Have No Admiration for Old Fuddy-duddies
Ed, my neighbor next door, celebrated Halloween night greeting trick and treaters at his door. Both Ed and I think treating excited youngsters with chips or candy is great Halloween fun. This year Ed opened his door wearing an impressive skeleton costume. Each Halloween, Ed is willing to spend his money for an excellent disguise. Unfortunately with his costume, Ed frightened one little child, but he gave out double treats to get back in the little one’s good graces. “Pretty smooth move for a bone head,” he bragged to me later. I told Ed that I commended the high number of parents who made the effort to be out with their kids on Halloween night.
Ed said, “Don’t admire parents for chaperoning, unless the kids are really young. If there are endless parents around, they spoil the atmosphere of a spooky Halloween adventure.”
“It’s, better if parents give a safe and mischief-free environment for everyone to enjoy,” I commented.
“I have no admiration for an old fuddy-duddy,” Ed commented as our discussion ended.
Ed’s comment reminded me of how admiration for another person is a very subjective affair. An Angus Reid poll asked the question, “Whom do you admire?” The person that topped the poll was, David Suzuki. When the National Post asked readers to respond to the same question, it wasn’t David Suzuki or other public figures that the paper’s readers admired the most. The largest number of responses was for common ordinary people. Some were for particular types of workers who face the general public positively, day after day, like the streetcar conductor, the waitress and the cashier at the grocery. The members of the armed forces, the police, the firemen and the ambulance personnel were among those whom people admired. Veterans and specific veterans were also admired.
Some famous Canadians were admired like Terry Fox and Rick Hanson. Yet, the more publicity a person receives, the more that individual may be both celebrated and criticized. If no one knows you, how can they like or dislike you? Admiration like popularity can vanish in a twinkling of an eye. Dislike, rejection and contempt, can come our way for being a friend or supporter of a particular person. If we are a true friend of Jesus, we will suffer for it. Jesus said it this way, “Blessed are you when others revile you and persecute you and utter all kinds of evil against you falsely on my account.” In September of this year, 78 believers in Christ were killed, and 100 more injured when a pair of suicide bombers blew themselves up at the end of an Anglican Church service in Pakistan.

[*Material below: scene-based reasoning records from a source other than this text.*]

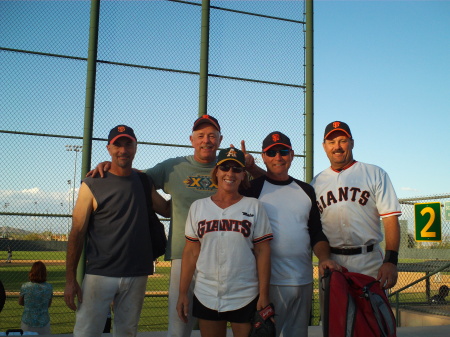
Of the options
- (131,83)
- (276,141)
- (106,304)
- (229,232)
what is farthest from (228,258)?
(131,83)

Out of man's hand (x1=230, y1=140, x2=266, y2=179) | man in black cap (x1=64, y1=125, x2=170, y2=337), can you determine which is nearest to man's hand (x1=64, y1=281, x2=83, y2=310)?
man in black cap (x1=64, y1=125, x2=170, y2=337)

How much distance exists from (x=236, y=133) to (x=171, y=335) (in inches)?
146

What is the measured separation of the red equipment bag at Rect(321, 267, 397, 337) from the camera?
9.07ft

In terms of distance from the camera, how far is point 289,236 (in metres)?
3.18

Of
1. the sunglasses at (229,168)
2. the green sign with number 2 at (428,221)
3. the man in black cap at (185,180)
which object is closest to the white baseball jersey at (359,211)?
the man in black cap at (185,180)

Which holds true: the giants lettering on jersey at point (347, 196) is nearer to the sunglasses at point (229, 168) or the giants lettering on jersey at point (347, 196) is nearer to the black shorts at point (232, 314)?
the sunglasses at point (229, 168)

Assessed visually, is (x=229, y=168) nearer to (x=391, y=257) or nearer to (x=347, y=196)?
(x=347, y=196)

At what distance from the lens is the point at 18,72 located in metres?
5.93

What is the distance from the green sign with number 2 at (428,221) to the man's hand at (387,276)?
247 inches

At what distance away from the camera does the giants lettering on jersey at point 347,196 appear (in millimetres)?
3416

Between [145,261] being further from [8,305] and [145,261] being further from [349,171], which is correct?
[8,305]

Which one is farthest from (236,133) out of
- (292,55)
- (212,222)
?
(212,222)

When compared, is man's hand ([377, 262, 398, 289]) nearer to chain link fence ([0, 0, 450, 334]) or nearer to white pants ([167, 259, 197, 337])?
white pants ([167, 259, 197, 337])

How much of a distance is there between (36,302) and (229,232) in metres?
4.27
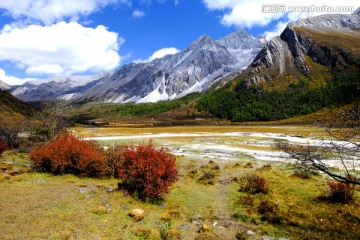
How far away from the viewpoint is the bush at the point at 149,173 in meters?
15.7

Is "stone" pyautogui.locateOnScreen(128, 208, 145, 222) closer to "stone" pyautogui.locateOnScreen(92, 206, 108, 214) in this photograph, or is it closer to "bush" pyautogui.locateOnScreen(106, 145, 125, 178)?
"stone" pyautogui.locateOnScreen(92, 206, 108, 214)

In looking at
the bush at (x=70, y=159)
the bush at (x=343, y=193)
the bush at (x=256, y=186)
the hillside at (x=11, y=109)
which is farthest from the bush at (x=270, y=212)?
→ the hillside at (x=11, y=109)

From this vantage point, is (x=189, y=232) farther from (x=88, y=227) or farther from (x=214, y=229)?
(x=88, y=227)

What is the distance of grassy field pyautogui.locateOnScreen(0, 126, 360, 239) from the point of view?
1134cm

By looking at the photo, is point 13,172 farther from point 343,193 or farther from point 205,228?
point 343,193

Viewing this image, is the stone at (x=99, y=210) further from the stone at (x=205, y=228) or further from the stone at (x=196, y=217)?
the stone at (x=205, y=228)

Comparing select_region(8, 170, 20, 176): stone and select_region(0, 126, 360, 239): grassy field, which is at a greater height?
select_region(8, 170, 20, 176): stone

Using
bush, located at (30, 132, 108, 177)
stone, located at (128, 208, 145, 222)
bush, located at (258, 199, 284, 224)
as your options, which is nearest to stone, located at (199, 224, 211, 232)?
stone, located at (128, 208, 145, 222)

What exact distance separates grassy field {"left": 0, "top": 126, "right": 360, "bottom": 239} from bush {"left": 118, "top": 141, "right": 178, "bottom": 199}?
2.50 feet

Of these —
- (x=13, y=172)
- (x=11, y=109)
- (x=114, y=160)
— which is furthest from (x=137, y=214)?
(x=11, y=109)

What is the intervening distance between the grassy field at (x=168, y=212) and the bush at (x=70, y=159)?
89 centimetres

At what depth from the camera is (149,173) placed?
51.4ft

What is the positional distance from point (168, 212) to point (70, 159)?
9.55 meters

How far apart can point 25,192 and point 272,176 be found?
1876 cm
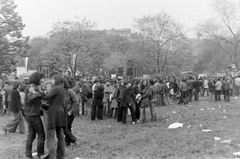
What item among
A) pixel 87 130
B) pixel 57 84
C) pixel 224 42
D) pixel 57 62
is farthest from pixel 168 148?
pixel 224 42

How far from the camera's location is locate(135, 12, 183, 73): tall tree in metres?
32.8

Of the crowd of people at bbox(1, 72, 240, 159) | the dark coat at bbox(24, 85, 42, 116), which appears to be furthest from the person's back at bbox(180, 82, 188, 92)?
the dark coat at bbox(24, 85, 42, 116)

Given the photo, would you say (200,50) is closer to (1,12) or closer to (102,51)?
(102,51)

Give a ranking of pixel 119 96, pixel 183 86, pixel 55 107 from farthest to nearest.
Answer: pixel 183 86
pixel 119 96
pixel 55 107

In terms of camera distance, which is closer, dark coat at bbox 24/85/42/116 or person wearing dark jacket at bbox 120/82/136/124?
dark coat at bbox 24/85/42/116

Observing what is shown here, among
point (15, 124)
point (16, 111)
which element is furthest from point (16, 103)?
point (15, 124)

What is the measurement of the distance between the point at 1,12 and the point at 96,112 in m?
Result: 9.71

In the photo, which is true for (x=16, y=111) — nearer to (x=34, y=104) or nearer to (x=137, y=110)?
(x=34, y=104)

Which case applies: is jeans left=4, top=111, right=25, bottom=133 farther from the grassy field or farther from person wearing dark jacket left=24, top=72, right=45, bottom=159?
person wearing dark jacket left=24, top=72, right=45, bottom=159

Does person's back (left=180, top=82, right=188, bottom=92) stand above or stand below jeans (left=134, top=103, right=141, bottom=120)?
above

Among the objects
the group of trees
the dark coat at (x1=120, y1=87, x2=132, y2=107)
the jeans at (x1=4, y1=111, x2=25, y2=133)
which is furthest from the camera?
the group of trees

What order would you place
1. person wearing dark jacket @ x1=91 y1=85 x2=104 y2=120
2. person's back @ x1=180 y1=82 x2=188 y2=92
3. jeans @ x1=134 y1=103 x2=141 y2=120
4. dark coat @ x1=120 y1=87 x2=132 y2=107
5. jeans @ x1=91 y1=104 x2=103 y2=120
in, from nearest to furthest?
dark coat @ x1=120 y1=87 x2=132 y2=107
person wearing dark jacket @ x1=91 y1=85 x2=104 y2=120
jeans @ x1=134 y1=103 x2=141 y2=120
jeans @ x1=91 y1=104 x2=103 y2=120
person's back @ x1=180 y1=82 x2=188 y2=92

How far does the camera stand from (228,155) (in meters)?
6.25

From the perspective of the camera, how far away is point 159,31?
33.1 metres
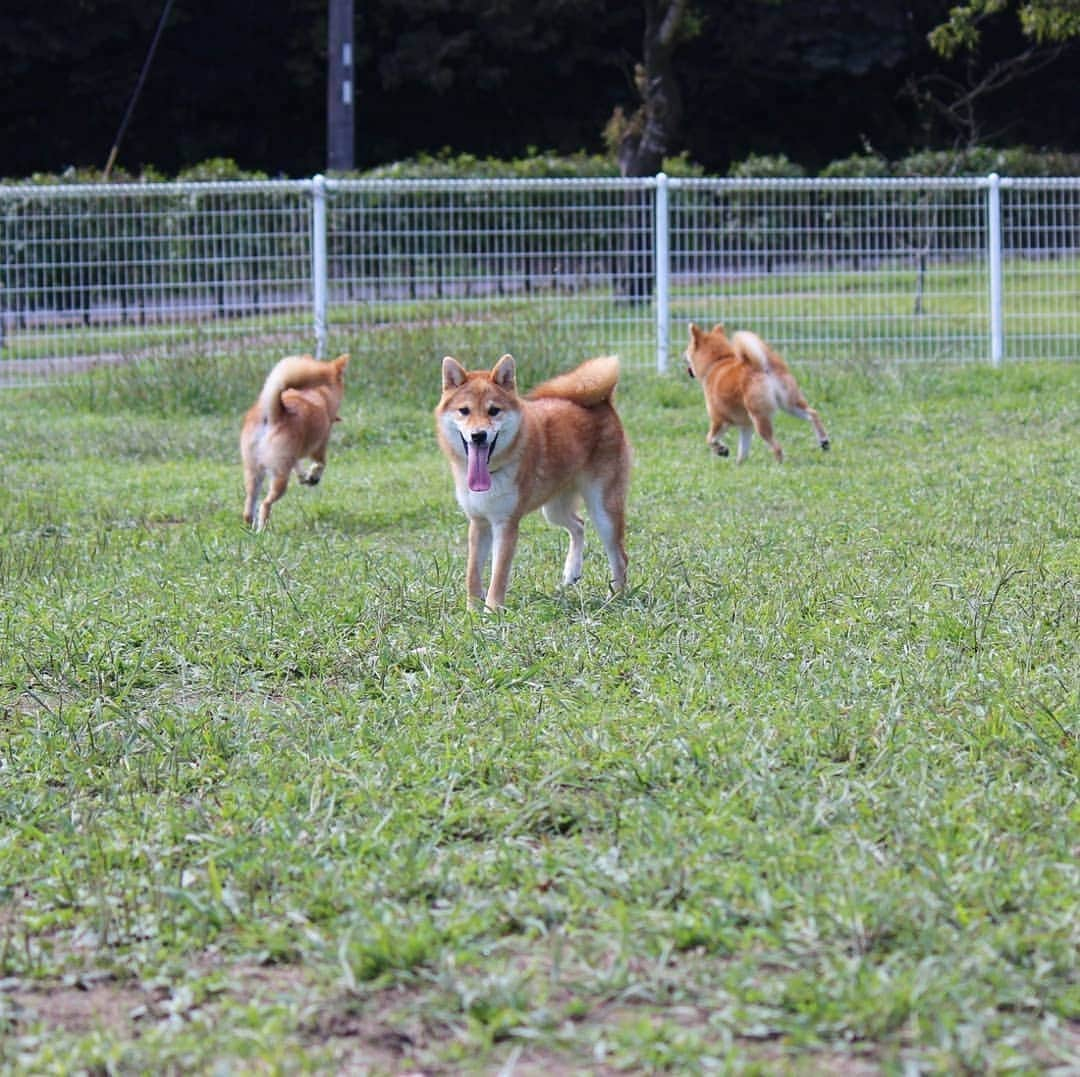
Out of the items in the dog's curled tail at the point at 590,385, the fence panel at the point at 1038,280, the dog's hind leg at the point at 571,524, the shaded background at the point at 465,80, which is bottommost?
the dog's hind leg at the point at 571,524

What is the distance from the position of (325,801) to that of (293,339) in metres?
9.82

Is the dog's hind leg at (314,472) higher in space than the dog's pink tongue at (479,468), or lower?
lower

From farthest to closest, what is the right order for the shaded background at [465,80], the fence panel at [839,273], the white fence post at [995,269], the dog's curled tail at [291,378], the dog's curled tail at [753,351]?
the shaded background at [465,80] → the white fence post at [995,269] → the fence panel at [839,273] → the dog's curled tail at [753,351] → the dog's curled tail at [291,378]

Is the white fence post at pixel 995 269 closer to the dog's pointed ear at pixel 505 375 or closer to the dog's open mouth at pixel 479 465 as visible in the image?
the dog's pointed ear at pixel 505 375

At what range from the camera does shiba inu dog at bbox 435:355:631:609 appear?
6324 mm

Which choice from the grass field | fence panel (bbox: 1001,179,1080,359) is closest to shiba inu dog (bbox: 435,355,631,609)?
the grass field

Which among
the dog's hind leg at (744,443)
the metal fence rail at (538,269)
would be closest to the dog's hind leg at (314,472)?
the dog's hind leg at (744,443)

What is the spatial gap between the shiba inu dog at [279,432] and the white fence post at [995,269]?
7.33m

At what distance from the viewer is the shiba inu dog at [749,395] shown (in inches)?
416

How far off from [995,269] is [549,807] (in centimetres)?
1164

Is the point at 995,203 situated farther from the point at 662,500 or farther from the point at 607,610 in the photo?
the point at 607,610

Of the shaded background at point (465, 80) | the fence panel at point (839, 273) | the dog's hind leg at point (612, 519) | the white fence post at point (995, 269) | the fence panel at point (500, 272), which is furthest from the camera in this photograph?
the shaded background at point (465, 80)

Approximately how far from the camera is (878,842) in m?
3.68

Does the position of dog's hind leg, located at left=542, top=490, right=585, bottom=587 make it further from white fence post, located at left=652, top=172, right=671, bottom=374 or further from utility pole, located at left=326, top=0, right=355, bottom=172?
utility pole, located at left=326, top=0, right=355, bottom=172
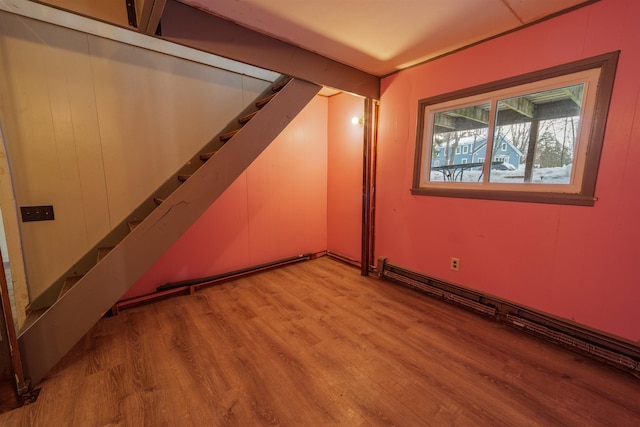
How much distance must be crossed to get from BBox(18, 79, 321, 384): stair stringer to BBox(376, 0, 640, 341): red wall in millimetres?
1512

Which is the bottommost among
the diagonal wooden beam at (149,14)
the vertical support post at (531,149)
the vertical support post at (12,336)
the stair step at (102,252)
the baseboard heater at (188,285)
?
the baseboard heater at (188,285)

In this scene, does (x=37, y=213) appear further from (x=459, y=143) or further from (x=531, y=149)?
(x=531, y=149)

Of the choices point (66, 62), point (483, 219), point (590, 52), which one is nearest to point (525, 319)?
point (483, 219)

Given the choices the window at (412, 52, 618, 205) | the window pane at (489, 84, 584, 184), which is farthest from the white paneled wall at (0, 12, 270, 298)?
the window pane at (489, 84, 584, 184)

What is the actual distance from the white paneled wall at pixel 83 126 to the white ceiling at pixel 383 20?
0.94 meters

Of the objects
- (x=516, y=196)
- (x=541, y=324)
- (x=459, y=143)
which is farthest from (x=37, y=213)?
(x=541, y=324)

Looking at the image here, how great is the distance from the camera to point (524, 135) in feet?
6.81

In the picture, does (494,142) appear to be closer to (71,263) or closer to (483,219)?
(483,219)

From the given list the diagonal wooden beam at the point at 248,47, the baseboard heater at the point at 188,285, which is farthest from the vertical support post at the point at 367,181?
the baseboard heater at the point at 188,285

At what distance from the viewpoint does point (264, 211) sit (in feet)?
11.2

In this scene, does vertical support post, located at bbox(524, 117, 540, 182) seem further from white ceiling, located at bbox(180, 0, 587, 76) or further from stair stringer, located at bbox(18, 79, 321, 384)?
stair stringer, located at bbox(18, 79, 321, 384)

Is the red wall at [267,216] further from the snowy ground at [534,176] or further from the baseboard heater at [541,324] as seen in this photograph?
the snowy ground at [534,176]

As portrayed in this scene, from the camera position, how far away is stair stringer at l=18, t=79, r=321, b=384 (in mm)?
1542

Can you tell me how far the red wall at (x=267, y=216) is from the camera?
282cm
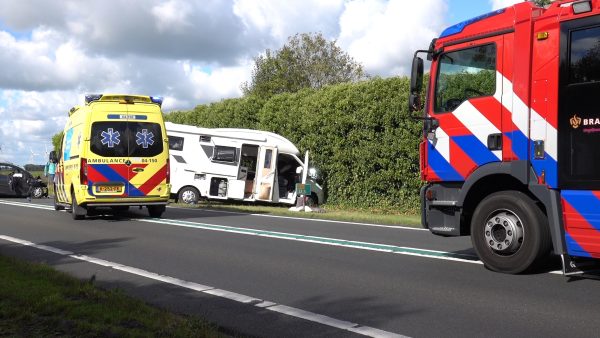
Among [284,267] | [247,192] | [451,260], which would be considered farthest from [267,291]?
[247,192]

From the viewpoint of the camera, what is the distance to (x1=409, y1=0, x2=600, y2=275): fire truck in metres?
6.38

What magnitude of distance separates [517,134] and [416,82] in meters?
1.50

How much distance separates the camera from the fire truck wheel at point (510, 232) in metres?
6.85

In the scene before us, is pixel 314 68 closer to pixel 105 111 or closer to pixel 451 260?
pixel 105 111

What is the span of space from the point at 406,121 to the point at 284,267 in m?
10.2

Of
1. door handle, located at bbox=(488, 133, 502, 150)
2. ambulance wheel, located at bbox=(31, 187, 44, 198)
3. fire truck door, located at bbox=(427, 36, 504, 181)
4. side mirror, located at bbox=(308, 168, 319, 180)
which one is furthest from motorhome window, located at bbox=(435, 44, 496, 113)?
ambulance wheel, located at bbox=(31, 187, 44, 198)

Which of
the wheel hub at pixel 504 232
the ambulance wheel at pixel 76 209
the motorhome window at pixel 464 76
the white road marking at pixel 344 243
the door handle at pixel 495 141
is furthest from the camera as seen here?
the ambulance wheel at pixel 76 209

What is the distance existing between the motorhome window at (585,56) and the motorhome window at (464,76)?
1031 millimetres

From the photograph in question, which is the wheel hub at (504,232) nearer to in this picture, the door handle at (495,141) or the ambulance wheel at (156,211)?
the door handle at (495,141)

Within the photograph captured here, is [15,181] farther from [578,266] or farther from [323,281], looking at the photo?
[578,266]

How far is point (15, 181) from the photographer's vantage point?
86.9ft

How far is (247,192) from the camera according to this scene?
21.3 m

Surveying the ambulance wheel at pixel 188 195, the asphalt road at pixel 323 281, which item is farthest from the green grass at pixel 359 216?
the asphalt road at pixel 323 281

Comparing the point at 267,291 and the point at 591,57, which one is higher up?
the point at 591,57
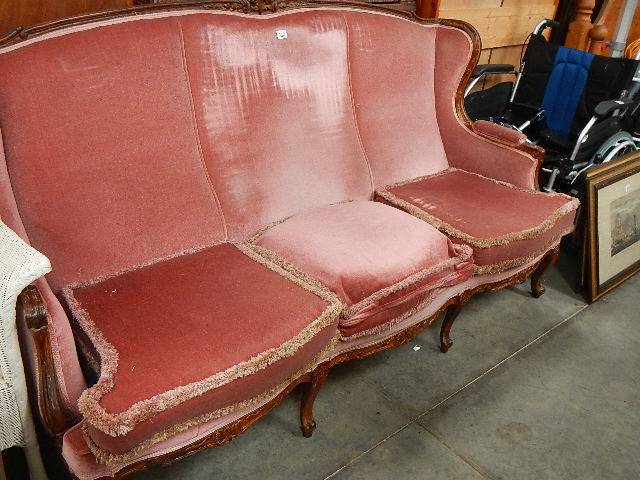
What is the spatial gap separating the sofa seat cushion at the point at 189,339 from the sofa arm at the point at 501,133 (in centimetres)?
121

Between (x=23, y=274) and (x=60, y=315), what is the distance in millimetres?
145

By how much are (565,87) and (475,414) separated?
1.96 meters

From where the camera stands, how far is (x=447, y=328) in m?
1.94

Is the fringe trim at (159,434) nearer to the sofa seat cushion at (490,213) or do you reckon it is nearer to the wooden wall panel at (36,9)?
the sofa seat cushion at (490,213)

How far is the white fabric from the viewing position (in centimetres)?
100

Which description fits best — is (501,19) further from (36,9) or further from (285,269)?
(36,9)

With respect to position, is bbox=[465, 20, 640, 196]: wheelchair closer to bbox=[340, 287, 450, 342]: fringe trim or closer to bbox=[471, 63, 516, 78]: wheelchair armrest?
bbox=[471, 63, 516, 78]: wheelchair armrest

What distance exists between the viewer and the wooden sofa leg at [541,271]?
7.06 ft

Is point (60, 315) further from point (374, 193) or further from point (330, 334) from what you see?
point (374, 193)

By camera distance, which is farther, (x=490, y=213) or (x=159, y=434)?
(x=490, y=213)

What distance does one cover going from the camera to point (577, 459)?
157 cm

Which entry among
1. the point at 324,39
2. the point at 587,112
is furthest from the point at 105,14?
the point at 587,112

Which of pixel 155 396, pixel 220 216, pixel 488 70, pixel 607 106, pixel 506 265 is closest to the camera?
pixel 155 396

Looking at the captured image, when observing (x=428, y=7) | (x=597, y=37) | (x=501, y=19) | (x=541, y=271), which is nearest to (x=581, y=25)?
(x=597, y=37)
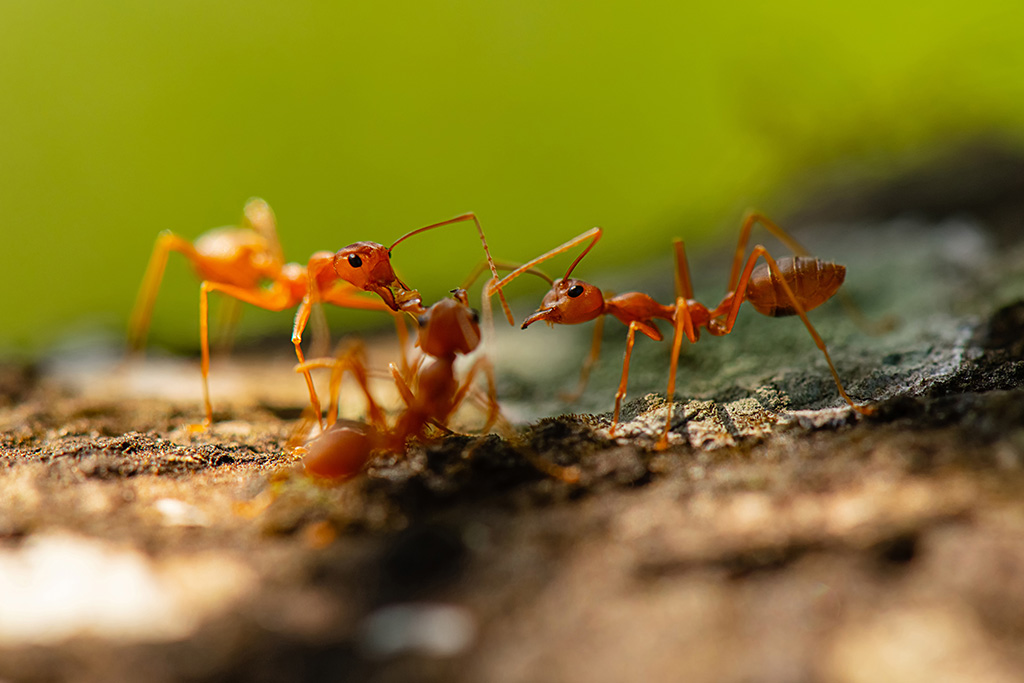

Jesus warned his disciples, “If the world hates you, keep in mind that it hated me first. I have chosen you out of the world. No servant is greater than his master. If they persecuted me, they will persecute you also.” Paul also warned Timothy that everyone who wants to live a godly life in Christ Jesus will be persecuted. When we are persecuted for Jesus’ sake, let us fix our eyes on Jesus, our master, who endured the cross set before him. Jesus did this so that we can proclaim with admiration that salvation belongs to our God and to the Lamb!